So serializeCAS just writes those bytes to an OutputStream. It's like a memory
dump, basically. The recipient may have to do byte-swapping, depending on the
CPU. I see why this works so well with C++.
In my case, I want to send the CAS data to another Java process that isn't
running UIMA. So I don't want to load the UIMA classes or re-constitute the
CAS. I need a self-describing data format so that the recipient can interpret
the data without UIMA.
XMI would work, but I worry about performance in a large cluster (both CPU
usage to generate/parse, and also network bandwidth).

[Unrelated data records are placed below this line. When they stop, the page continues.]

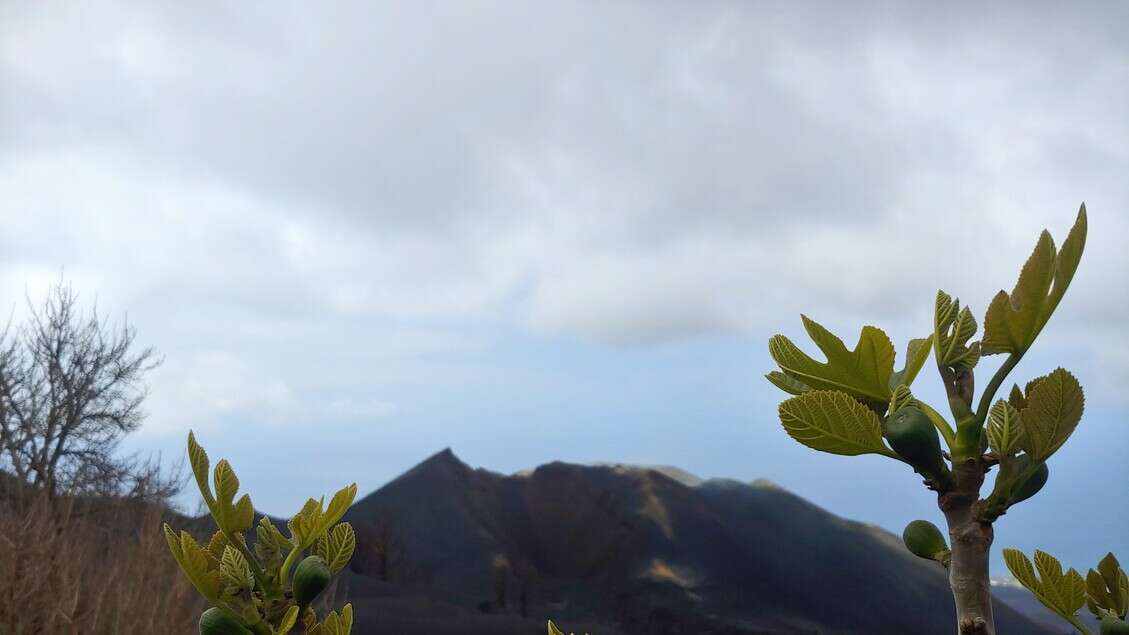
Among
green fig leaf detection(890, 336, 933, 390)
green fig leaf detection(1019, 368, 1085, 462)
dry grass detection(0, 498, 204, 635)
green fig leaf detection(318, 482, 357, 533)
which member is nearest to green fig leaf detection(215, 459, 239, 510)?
green fig leaf detection(318, 482, 357, 533)

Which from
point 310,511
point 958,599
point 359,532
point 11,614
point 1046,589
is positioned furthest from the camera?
point 359,532

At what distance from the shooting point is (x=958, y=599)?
2.79ft

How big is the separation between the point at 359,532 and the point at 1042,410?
2602 centimetres

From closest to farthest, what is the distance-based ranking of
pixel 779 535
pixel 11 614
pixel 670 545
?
pixel 11 614, pixel 670 545, pixel 779 535

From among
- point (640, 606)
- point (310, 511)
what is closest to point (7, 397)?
point (640, 606)

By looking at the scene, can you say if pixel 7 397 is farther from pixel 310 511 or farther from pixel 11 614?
pixel 310 511

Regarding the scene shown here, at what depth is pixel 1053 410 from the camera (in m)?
0.88

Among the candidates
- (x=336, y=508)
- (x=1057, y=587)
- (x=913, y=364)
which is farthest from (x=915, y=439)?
(x=336, y=508)

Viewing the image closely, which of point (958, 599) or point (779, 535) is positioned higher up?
point (779, 535)

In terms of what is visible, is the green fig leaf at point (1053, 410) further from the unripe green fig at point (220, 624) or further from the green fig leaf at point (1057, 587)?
the unripe green fig at point (220, 624)

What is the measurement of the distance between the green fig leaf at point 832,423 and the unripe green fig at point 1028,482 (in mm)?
124

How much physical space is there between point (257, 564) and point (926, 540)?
753 mm

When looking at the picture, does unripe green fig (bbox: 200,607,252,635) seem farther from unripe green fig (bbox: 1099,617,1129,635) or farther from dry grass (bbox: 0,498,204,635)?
dry grass (bbox: 0,498,204,635)

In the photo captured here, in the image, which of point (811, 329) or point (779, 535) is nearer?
point (811, 329)
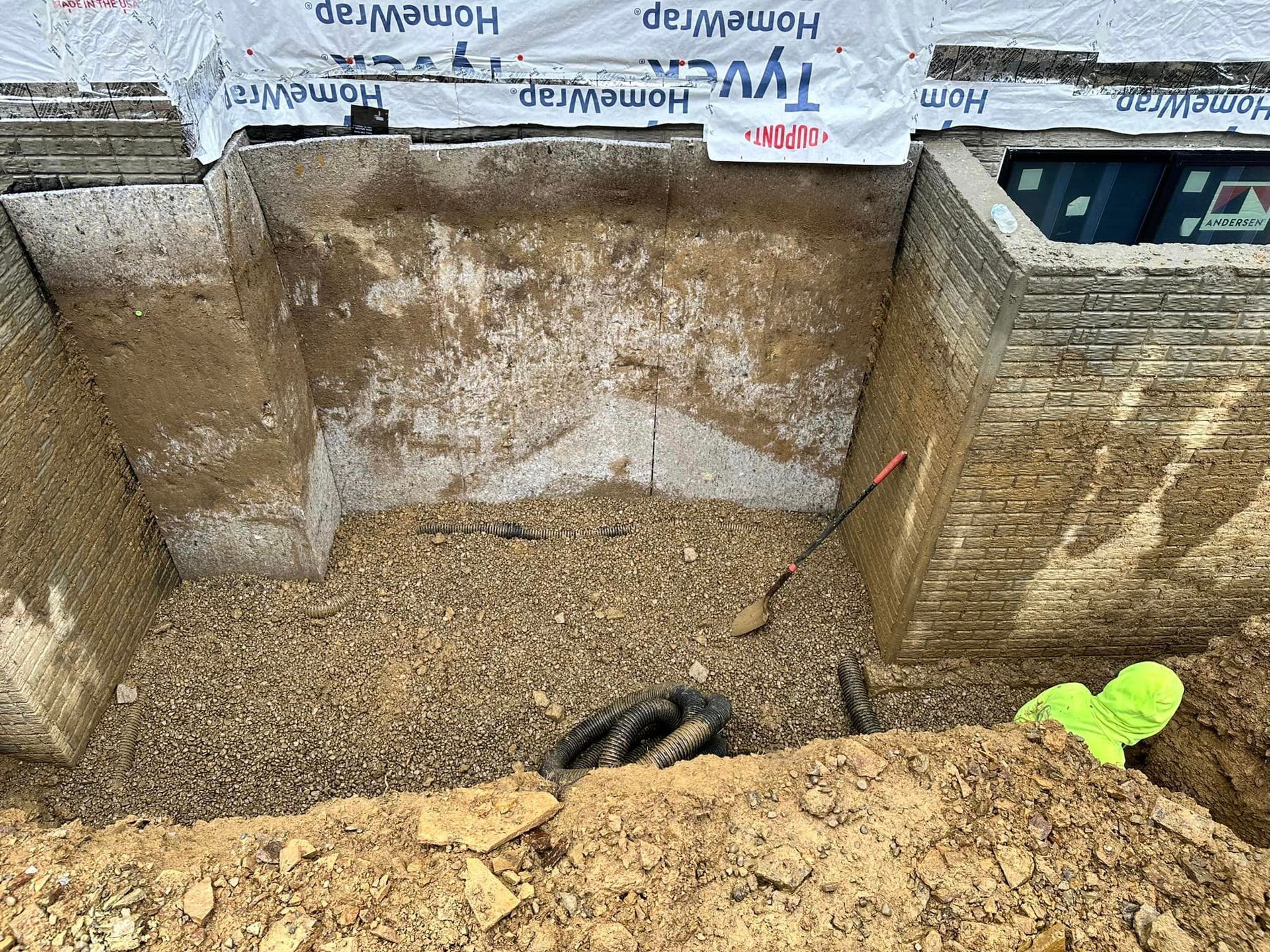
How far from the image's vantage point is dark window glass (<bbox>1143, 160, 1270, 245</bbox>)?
523 cm

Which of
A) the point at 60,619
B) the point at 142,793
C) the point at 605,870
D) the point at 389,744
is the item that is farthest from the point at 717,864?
the point at 60,619

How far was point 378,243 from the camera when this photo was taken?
5172 mm

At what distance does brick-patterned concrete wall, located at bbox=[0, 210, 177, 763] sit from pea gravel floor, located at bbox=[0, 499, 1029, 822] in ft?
0.84

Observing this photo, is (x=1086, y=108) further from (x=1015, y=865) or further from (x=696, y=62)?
(x=1015, y=865)

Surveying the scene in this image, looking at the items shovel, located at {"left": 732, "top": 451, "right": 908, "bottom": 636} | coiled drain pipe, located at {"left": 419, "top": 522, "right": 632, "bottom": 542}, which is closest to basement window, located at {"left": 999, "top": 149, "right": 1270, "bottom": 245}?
shovel, located at {"left": 732, "top": 451, "right": 908, "bottom": 636}

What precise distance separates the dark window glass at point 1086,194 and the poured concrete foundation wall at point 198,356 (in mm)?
4846

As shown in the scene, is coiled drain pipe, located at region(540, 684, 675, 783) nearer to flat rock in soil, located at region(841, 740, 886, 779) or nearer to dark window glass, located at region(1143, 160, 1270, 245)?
flat rock in soil, located at region(841, 740, 886, 779)

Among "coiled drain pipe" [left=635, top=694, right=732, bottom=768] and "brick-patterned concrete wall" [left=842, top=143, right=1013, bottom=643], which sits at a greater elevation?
"brick-patterned concrete wall" [left=842, top=143, right=1013, bottom=643]

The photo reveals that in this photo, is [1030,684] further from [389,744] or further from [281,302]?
[281,302]

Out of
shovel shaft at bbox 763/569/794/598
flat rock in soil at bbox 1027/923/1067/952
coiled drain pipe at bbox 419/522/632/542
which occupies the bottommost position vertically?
coiled drain pipe at bbox 419/522/632/542

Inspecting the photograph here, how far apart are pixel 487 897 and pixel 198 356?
3470mm

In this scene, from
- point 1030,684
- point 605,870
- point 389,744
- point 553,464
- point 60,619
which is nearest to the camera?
point 605,870

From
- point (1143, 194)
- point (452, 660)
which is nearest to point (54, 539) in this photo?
point (452, 660)

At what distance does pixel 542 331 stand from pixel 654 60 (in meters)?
1.89
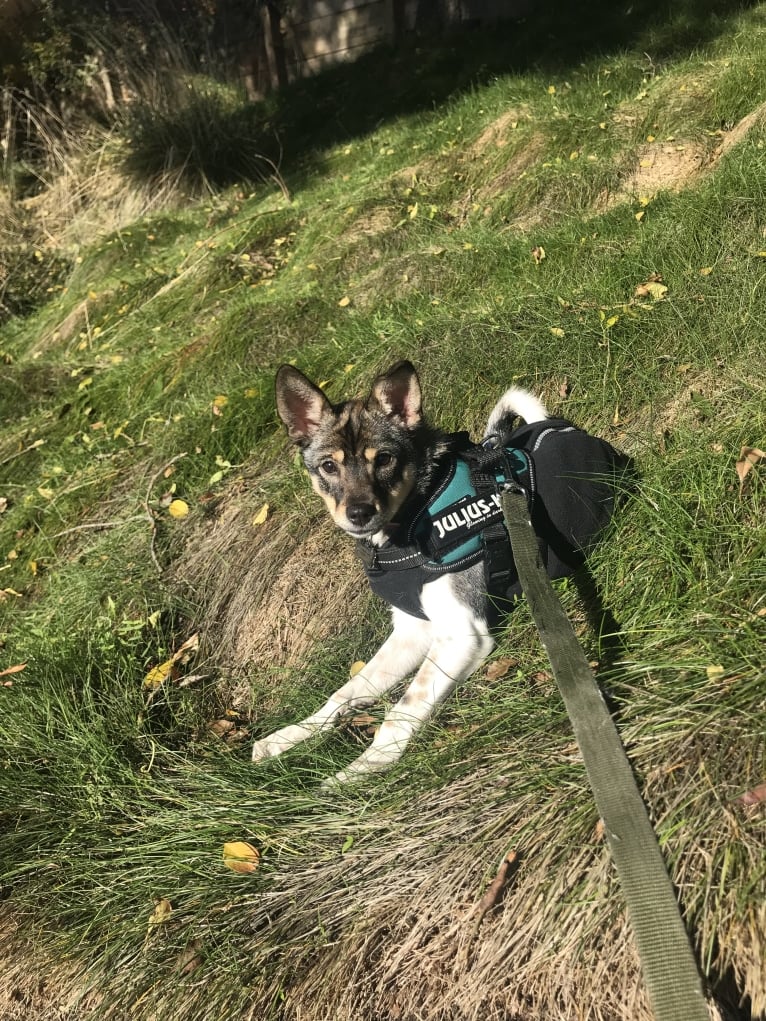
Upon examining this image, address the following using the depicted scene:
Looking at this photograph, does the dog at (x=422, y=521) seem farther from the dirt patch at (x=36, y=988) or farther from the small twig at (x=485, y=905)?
the dirt patch at (x=36, y=988)

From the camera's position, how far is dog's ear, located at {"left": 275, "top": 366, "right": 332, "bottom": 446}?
271cm

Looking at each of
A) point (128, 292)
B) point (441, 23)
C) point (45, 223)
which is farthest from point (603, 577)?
point (441, 23)

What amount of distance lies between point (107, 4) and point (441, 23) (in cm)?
489

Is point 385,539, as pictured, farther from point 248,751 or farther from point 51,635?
point 51,635

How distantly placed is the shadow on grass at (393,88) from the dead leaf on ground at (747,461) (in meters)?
5.50

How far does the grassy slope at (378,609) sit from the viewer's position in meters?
1.69

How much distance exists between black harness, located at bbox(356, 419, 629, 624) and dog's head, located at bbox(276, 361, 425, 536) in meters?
0.12

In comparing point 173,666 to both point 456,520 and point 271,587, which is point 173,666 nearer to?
point 271,587

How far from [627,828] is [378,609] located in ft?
5.43

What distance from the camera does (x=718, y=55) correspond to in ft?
18.3

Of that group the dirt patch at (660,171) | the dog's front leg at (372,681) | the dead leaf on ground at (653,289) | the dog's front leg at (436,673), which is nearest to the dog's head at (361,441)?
the dog's front leg at (436,673)

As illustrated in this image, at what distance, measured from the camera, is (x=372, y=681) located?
271 centimetres

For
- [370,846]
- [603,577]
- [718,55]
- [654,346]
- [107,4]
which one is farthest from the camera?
[107,4]

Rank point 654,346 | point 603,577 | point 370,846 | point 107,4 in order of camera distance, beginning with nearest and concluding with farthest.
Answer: point 370,846 < point 603,577 < point 654,346 < point 107,4
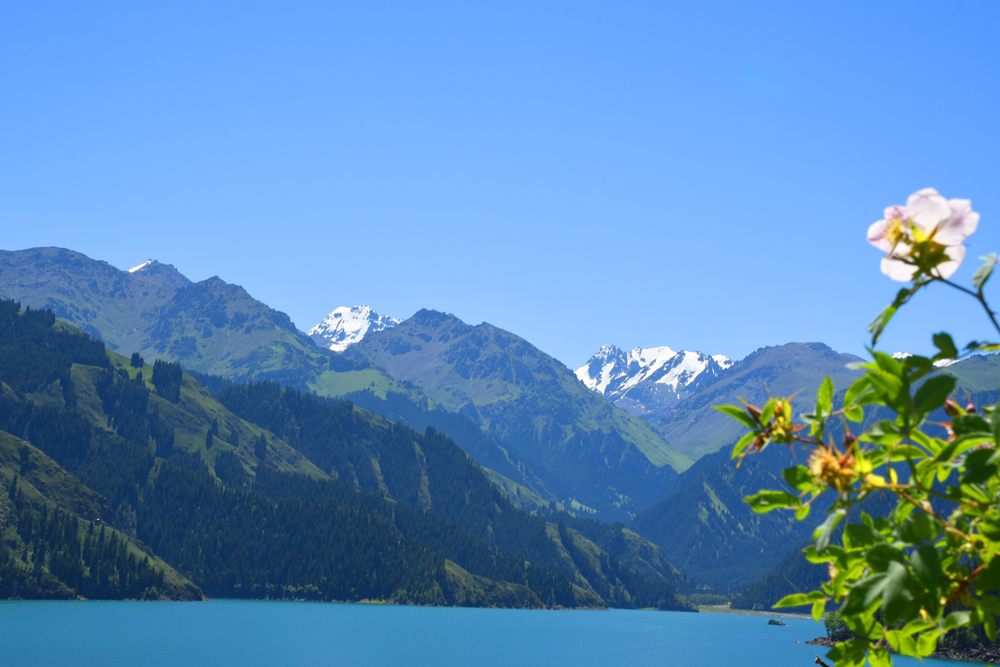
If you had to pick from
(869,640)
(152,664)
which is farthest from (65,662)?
(869,640)

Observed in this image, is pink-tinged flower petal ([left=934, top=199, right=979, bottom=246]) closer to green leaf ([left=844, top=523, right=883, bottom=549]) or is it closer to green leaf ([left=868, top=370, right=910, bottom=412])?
green leaf ([left=868, top=370, right=910, bottom=412])

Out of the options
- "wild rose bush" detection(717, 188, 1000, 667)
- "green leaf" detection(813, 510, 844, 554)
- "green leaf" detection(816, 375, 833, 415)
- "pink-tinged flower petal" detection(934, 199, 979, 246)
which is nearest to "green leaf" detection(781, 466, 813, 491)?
"wild rose bush" detection(717, 188, 1000, 667)

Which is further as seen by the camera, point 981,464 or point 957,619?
point 957,619

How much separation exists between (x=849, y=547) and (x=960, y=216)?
5.76ft

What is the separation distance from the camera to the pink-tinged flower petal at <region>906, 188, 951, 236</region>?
4.09m

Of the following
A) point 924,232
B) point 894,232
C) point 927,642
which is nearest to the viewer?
point 924,232

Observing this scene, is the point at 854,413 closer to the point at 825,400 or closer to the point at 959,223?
the point at 825,400

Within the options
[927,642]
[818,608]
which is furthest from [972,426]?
[818,608]

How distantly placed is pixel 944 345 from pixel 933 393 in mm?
497

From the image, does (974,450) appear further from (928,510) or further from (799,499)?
(799,499)

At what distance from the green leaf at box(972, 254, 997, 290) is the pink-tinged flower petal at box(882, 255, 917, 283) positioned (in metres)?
0.28

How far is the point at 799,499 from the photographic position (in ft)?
14.4

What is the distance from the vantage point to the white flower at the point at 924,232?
4.09 metres

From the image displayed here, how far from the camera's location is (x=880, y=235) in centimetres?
434
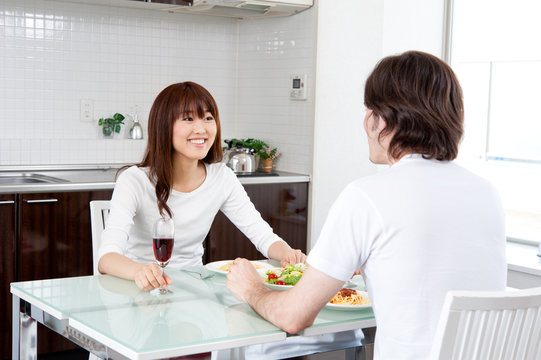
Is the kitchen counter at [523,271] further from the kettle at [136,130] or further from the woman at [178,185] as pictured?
the kettle at [136,130]

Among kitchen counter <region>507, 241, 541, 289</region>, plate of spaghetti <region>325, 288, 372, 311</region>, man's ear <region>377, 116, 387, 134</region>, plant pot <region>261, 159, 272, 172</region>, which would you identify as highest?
man's ear <region>377, 116, 387, 134</region>

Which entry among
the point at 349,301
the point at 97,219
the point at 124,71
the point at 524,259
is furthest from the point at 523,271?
the point at 124,71

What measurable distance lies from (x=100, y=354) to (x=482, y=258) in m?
0.82

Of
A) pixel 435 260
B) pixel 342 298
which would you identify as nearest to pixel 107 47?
pixel 342 298

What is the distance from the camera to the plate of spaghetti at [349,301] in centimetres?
167

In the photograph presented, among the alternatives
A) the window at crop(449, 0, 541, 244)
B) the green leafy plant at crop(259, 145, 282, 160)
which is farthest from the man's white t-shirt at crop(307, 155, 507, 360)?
the green leafy plant at crop(259, 145, 282, 160)

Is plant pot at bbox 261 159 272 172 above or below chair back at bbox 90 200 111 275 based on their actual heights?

I did try the binary XML standard, EXI. I tried the open-source
implementation, EXIficient, from Siemens. See http://exificient.sourceforge.net
This plugged into XmiCasSerializer pretty easily, and after fixing a few null-
pointer exceptions in EXIficient, I got some output. This turned out to be 30%
the size of the XML file for my small test (1029 bytes vs. 3396). I haven't
measured performance yet.
Here's what I did to plug EXIficient in:
EXIFactory exiFactory = DefaultEXIFactory.newInstance();
exiFactory.setCodingMode(CodingMode.COMPRESSION);
EXIResult exiResult = new EXIResult(outputStream, exiFactory);
ContentHandler handler = exiResult.getHandler();
XmiCasSerializer serializer = new XmiCasSerializer(jcas.getTypeSystem
());
serializer.serialize(jcas.getCas(), handler);
I haven't tried to actually read the file, so I don't know that the data is
correct yet.
I've submitted a patch to the EXIficient project for the null pointer
exceptions.
More testing is required, but it looks pretty good so far. If it doesn't work,
I would have to try to do something similar with java.io.DataOutputStream,
which seems like a lot of work--basically implementing something similar to EXI.
Any thoughts on going in this direction (EXI)? Can you think of any
alternatives (where the recipient is Java, but not running UIMA)?
Thanks,
Greg Holmberg